• [Quoted passage]
Alaska News

Hard numbers show Alaska isn't keeping up

My Sept. 12 column described just how hard it is to get a grip on where the Alaska economy is and where it is going. The fundamental problem highlighted there was that 2009 preliminary employment numbers showed significantly more job growth than has proven to be the case. Because we are so dependent on somewhat error-prone preliminary data, it might be nice to let people know where the best data tells us Alaska has been going for the past decade or so.

The best data come out with a relatively long time lag. To get even a modestly complete picture we are stuck with 2008 as the most recent period through which we have something like enough information.

GDP GROWTH

The United States has had a relatively sluggish 10 or 11 years. Alaska has had an even more sluggish 10 or 11 years.

• [Raw data]
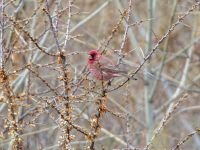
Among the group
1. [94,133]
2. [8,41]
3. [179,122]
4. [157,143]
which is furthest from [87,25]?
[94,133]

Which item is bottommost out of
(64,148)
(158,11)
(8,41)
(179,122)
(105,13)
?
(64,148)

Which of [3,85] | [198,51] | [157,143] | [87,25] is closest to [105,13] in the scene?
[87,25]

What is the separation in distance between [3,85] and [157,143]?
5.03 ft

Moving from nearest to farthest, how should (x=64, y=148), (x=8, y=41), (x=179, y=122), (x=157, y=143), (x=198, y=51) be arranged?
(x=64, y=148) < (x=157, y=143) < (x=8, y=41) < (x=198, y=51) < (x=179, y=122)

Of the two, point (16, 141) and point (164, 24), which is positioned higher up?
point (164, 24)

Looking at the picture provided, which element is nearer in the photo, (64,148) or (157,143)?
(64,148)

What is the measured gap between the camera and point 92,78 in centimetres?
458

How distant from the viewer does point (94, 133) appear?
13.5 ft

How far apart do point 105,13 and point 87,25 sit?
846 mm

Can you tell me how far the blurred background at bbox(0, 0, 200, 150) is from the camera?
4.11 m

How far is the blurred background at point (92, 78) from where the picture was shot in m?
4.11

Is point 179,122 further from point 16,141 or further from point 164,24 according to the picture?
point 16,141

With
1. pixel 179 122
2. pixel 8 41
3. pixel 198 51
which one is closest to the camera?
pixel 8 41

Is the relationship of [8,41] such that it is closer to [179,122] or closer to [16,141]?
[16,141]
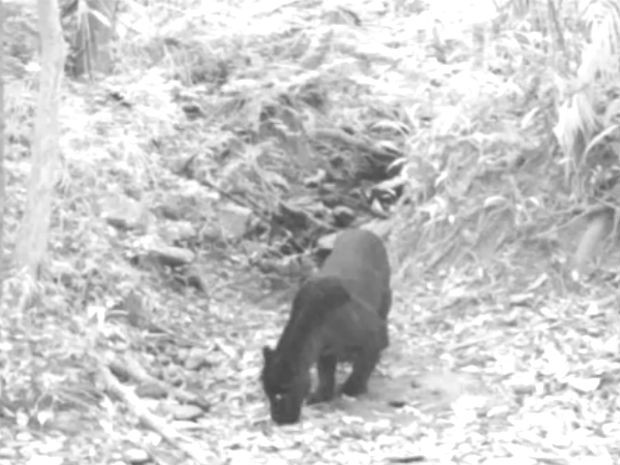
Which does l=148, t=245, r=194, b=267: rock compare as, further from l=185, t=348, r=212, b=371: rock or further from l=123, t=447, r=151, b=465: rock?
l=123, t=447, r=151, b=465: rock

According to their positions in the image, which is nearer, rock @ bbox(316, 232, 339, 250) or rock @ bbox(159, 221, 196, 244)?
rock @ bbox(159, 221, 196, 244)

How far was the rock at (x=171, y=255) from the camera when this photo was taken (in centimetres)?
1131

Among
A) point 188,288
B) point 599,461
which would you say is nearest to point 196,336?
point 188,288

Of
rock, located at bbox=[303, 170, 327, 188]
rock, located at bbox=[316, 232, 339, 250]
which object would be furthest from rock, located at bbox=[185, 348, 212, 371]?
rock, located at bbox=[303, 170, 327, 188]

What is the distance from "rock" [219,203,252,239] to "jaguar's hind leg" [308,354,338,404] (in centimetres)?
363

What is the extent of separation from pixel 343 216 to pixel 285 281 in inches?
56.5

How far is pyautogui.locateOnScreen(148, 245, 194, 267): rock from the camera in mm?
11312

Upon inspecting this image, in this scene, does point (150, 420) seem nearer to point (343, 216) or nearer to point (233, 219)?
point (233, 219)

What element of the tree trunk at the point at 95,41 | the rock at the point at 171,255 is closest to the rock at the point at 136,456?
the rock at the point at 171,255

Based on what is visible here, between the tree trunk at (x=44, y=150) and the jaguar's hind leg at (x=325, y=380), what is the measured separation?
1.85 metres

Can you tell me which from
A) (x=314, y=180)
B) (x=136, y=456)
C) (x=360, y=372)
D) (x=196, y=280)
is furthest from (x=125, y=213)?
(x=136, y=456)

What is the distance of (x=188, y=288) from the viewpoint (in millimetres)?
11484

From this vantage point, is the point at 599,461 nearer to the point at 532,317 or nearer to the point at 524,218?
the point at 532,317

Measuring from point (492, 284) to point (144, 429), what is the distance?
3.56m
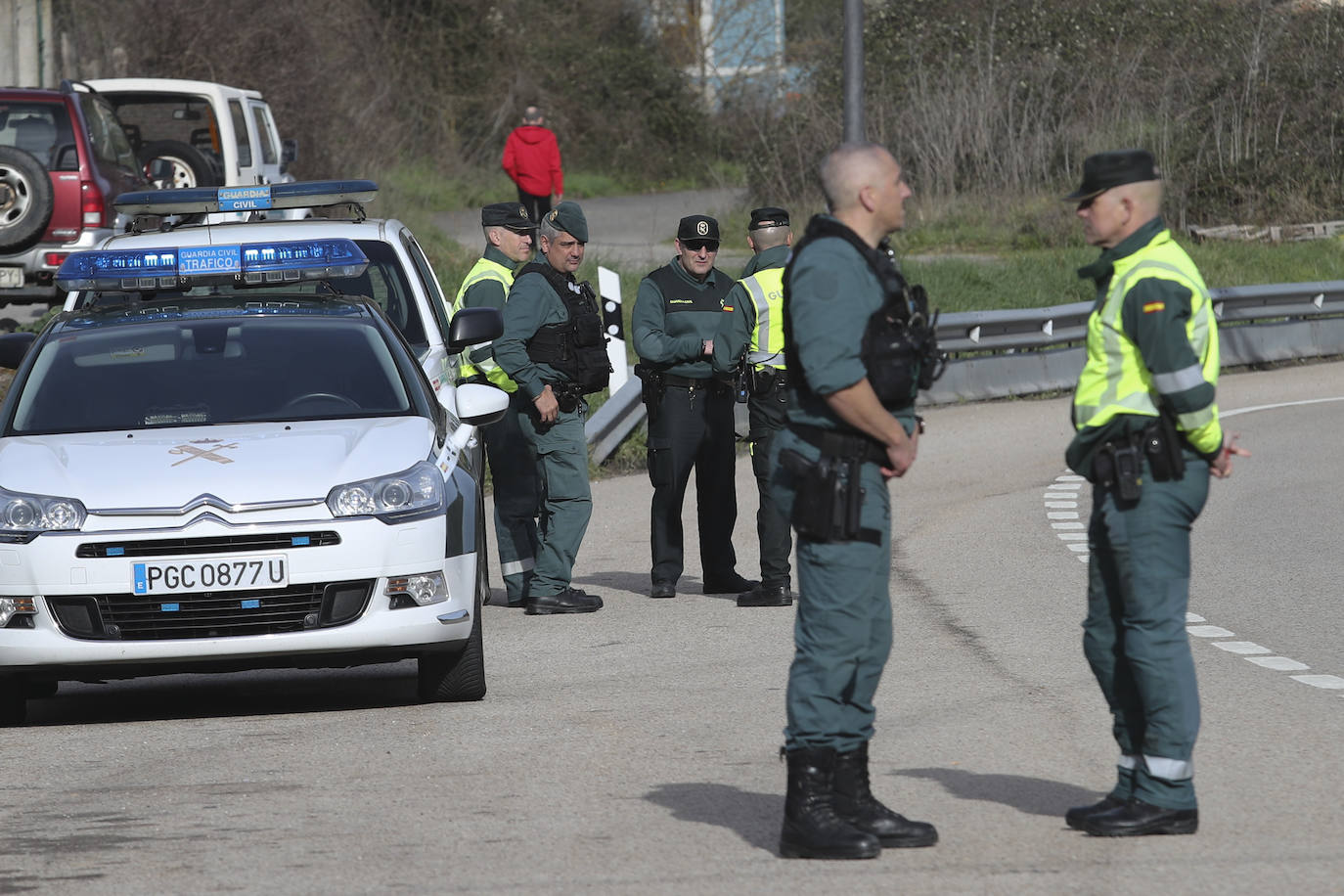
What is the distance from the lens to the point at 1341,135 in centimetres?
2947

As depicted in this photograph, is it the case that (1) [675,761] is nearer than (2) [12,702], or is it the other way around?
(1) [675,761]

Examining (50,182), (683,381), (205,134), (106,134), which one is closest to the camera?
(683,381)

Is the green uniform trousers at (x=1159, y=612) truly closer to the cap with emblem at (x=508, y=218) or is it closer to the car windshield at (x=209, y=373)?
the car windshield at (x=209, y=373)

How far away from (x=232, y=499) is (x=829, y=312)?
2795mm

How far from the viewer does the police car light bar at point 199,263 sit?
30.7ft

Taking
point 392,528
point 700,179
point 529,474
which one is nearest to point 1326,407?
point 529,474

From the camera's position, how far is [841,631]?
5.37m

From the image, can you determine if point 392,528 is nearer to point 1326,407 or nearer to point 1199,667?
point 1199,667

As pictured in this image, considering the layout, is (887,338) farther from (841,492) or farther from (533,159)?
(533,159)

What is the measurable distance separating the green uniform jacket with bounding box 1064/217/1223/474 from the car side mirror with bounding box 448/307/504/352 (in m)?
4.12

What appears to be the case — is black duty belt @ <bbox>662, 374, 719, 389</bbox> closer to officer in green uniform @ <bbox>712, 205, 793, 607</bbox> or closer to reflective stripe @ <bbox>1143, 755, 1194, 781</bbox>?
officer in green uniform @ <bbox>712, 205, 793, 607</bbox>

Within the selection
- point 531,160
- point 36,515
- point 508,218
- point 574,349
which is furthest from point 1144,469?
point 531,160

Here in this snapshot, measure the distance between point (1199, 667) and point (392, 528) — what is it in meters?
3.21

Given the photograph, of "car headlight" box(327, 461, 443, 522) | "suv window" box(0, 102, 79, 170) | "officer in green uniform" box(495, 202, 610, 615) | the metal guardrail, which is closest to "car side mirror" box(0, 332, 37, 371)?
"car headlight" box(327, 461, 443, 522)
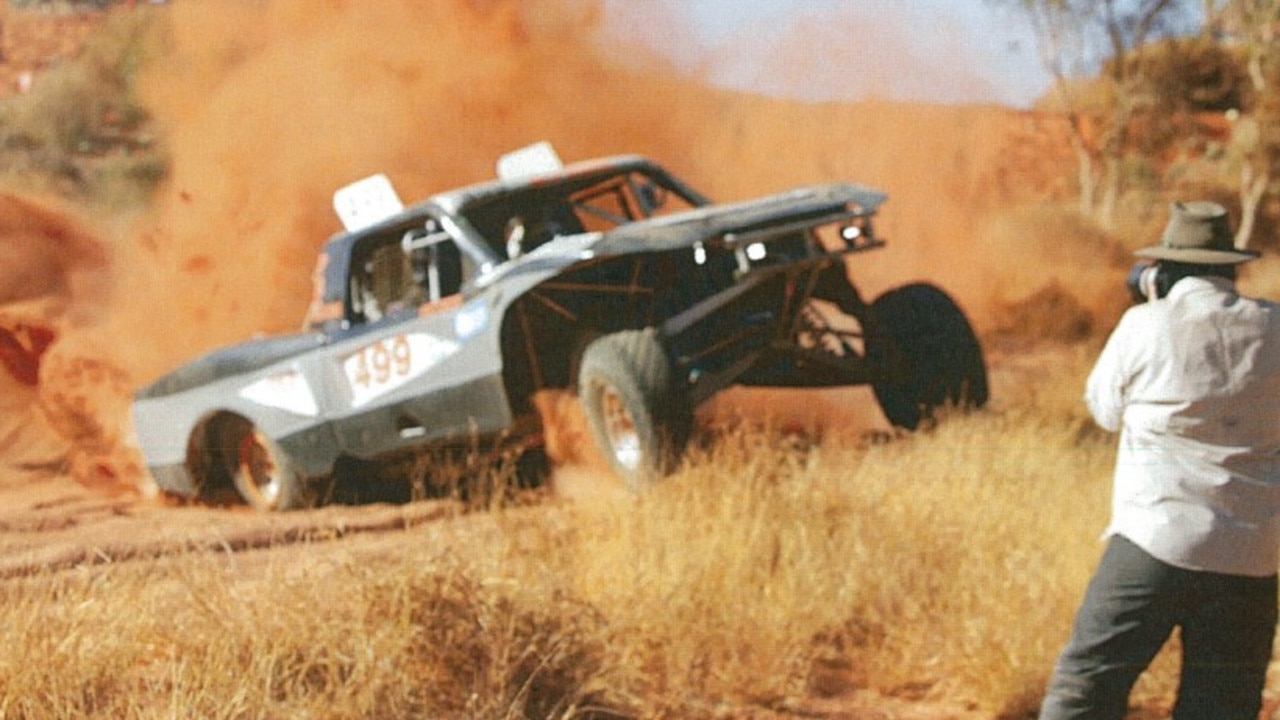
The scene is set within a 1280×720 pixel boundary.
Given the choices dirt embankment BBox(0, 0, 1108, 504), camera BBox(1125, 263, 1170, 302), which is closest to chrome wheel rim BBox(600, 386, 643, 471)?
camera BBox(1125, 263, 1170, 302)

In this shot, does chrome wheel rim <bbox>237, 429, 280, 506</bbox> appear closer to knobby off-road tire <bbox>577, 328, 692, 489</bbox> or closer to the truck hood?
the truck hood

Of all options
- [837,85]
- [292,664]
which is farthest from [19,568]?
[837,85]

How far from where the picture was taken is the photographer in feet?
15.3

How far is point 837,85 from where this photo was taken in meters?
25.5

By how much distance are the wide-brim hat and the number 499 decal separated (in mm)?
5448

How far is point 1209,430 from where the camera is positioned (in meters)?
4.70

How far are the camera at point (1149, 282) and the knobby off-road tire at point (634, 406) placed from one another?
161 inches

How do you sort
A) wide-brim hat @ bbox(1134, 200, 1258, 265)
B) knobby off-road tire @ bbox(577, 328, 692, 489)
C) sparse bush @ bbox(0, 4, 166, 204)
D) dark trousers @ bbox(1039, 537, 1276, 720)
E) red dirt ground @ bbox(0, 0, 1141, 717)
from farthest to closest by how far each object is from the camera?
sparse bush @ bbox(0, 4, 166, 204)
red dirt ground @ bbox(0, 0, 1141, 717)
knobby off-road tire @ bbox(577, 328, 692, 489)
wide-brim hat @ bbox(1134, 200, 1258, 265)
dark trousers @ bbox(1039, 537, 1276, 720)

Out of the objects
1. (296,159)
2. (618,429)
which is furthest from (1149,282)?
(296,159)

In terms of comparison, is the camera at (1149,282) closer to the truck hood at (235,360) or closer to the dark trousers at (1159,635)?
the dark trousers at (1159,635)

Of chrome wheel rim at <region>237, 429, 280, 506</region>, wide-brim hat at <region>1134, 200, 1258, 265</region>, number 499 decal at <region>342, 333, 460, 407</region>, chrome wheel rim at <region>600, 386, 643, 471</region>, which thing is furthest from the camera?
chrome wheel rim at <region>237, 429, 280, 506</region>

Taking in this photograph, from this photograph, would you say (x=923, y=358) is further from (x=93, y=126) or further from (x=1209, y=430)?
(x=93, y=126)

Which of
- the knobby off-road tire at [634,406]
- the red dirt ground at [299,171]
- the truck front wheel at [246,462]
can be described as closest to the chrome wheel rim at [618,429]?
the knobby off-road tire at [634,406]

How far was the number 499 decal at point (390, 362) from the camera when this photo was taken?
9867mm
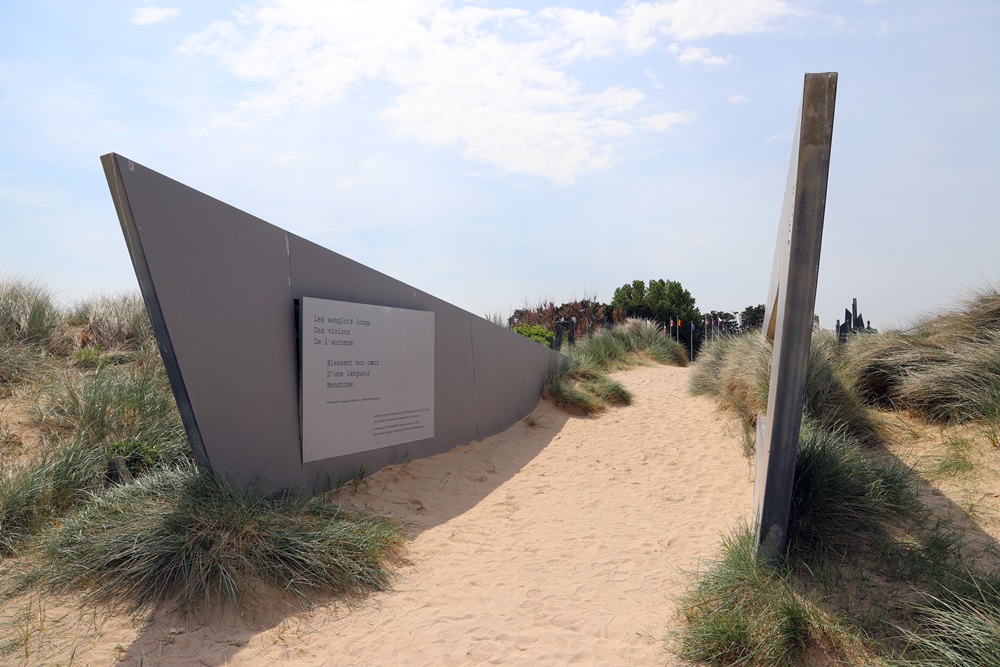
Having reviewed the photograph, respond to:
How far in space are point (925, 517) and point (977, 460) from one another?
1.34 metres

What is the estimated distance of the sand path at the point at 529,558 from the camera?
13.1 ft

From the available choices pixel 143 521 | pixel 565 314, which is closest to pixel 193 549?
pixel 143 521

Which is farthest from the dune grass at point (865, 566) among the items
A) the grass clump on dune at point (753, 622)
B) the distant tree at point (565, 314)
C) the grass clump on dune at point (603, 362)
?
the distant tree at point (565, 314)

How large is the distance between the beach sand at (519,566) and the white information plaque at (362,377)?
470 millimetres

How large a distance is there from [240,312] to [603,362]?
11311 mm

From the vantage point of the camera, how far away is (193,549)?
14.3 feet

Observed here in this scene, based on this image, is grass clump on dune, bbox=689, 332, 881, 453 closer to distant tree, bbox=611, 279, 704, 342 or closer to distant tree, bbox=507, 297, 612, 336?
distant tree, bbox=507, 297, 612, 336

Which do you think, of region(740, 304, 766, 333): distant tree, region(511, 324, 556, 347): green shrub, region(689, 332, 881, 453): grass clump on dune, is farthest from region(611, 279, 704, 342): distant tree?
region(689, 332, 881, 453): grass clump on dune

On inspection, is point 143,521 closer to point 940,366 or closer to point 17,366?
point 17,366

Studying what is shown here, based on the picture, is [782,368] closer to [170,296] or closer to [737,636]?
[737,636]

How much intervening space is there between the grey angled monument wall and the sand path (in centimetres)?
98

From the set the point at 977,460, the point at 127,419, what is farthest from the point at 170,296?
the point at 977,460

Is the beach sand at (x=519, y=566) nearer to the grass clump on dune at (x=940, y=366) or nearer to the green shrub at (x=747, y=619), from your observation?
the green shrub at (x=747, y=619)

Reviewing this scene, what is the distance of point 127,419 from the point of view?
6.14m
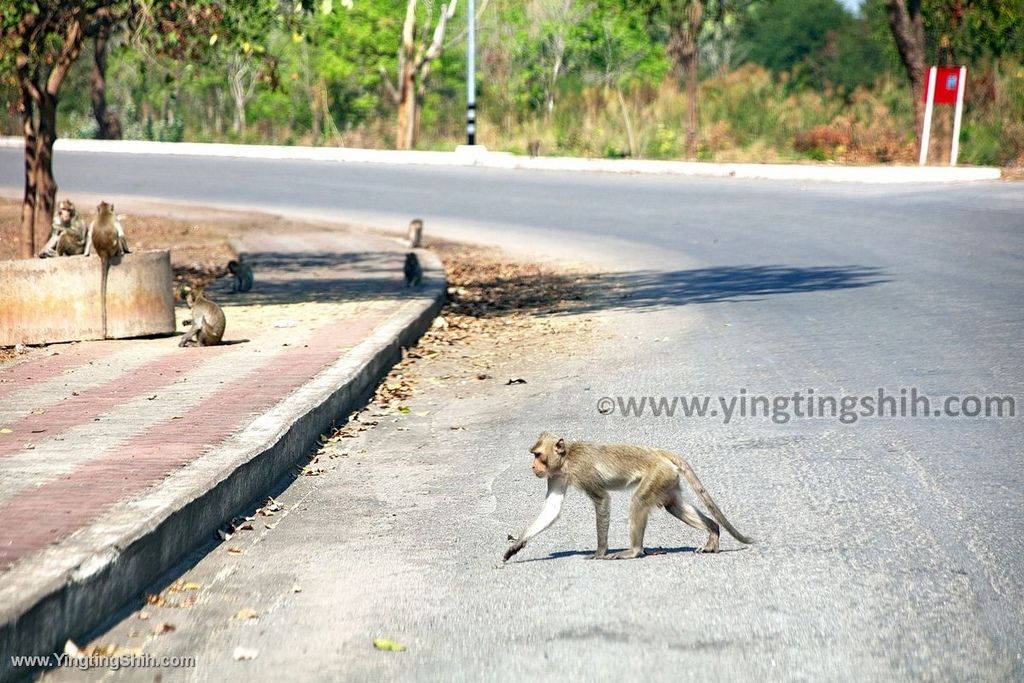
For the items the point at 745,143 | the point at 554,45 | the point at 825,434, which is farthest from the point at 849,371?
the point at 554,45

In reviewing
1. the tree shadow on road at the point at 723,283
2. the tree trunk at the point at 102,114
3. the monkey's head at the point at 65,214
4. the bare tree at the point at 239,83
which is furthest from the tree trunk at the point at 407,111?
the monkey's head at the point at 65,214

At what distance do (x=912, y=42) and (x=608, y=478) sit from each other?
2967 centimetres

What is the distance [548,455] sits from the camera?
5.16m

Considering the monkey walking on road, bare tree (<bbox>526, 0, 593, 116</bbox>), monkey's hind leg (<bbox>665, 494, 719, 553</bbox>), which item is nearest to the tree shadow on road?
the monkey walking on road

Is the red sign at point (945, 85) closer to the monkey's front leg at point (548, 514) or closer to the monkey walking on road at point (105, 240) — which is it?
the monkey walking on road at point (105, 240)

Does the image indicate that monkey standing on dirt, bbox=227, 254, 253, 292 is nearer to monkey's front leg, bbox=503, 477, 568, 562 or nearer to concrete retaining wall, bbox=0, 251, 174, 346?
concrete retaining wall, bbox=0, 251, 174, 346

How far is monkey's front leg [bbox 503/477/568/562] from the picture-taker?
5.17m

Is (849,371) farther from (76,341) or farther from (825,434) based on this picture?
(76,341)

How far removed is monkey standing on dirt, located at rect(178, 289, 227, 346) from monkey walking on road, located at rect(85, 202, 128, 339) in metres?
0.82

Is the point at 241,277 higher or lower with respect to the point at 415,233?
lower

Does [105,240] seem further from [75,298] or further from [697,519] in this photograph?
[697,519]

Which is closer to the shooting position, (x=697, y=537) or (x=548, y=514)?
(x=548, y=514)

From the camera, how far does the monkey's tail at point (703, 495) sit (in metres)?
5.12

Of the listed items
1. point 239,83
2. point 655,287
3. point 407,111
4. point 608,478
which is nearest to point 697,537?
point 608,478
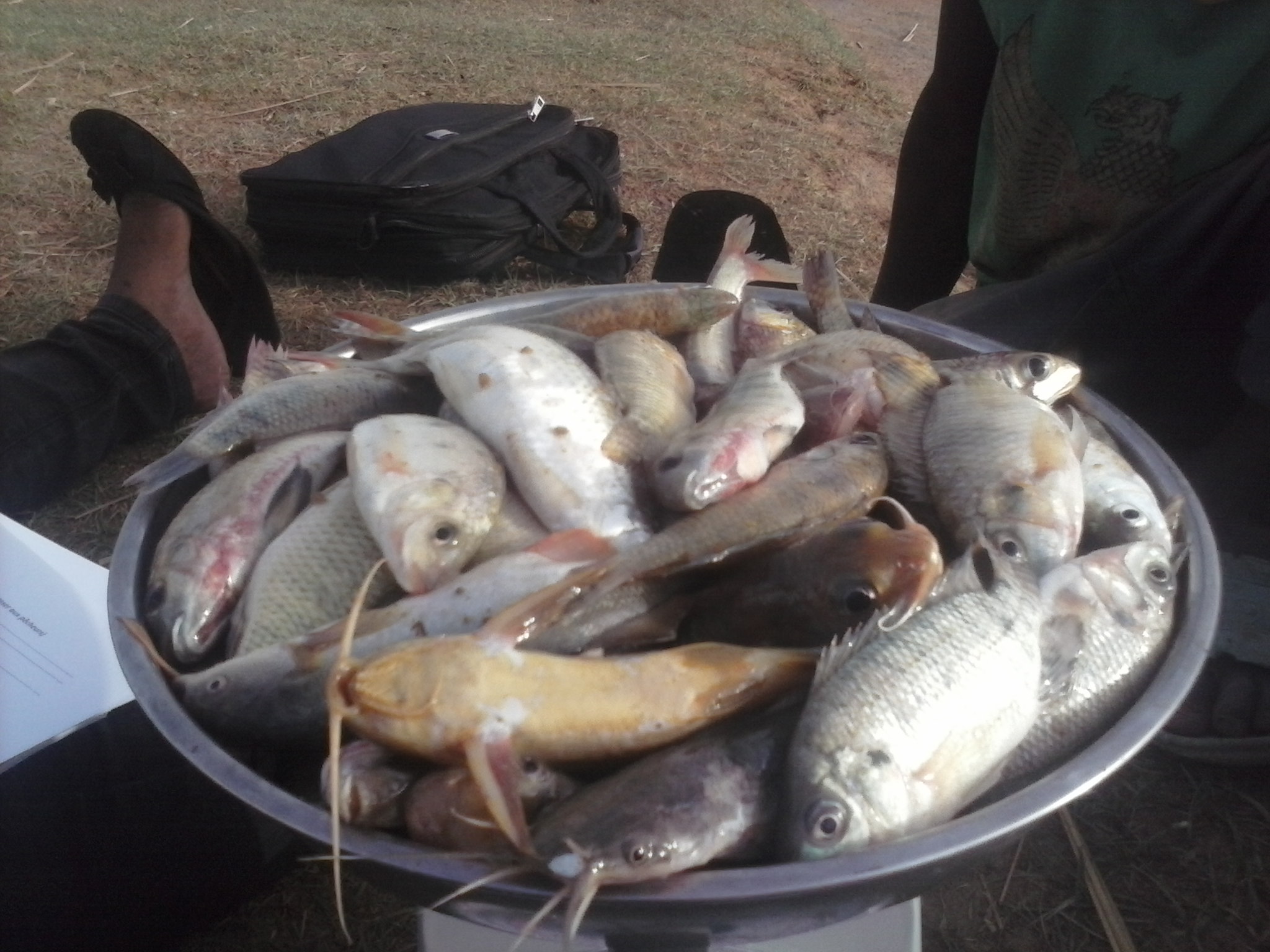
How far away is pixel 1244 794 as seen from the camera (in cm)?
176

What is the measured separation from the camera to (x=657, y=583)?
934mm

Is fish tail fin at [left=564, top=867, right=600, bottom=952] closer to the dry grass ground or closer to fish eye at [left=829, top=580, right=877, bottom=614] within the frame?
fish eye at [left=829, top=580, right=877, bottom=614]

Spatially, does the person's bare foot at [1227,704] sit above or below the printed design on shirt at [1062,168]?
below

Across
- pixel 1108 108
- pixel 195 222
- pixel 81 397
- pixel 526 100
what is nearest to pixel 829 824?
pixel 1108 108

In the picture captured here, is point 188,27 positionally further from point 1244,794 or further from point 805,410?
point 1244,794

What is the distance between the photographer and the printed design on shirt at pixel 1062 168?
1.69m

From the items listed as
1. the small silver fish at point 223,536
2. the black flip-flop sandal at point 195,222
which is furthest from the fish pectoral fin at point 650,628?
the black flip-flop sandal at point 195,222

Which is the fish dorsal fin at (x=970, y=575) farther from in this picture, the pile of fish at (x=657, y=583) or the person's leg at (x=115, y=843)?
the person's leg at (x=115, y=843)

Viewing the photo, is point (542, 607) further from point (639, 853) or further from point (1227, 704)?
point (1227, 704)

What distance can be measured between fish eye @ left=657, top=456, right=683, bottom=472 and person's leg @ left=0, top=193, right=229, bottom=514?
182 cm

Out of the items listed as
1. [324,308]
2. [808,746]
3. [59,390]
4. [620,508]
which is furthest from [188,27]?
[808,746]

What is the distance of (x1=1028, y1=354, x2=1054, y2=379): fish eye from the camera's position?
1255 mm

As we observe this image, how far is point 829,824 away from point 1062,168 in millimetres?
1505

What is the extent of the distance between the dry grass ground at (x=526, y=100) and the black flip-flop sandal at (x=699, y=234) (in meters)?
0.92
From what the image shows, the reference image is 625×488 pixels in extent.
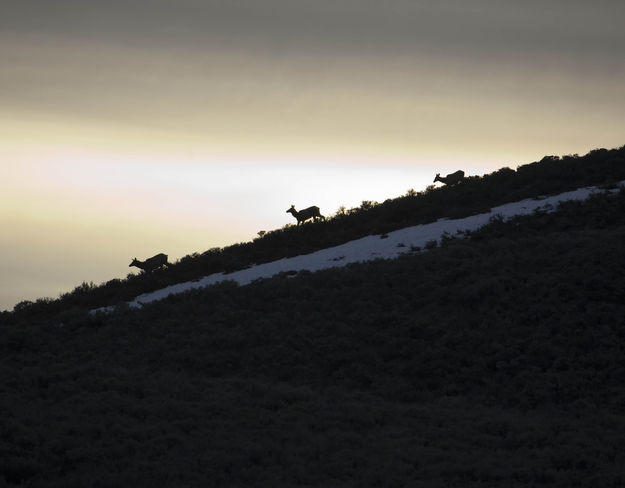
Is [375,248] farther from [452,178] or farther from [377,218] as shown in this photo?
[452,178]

• [Challenge A]
Answer these questions from the Alaska economy column, one line each:
(i) What date was the writer's earlier column on the Alaska economy?
(ii) What year is given as the most recent period with something like enough information?
(iii) For how many years has the United States had a relatively sluggish run?
• [Challenge B]
Name every calendar date or year that appears in the Alaska economy column.
• [Challenge C]
Please translate this sentence from the Alaska economy column into Spanish: "The best data come out with a relatively long time lag."

• [Written response A]
(i) Sept. 12
(ii) 2008
(iii) 10 or 11 years

• [Written response B]
Sept. 12, 2009, 2008

• [Written response C]
Los mejores datos se publican con un desfase temporal relativamente largo.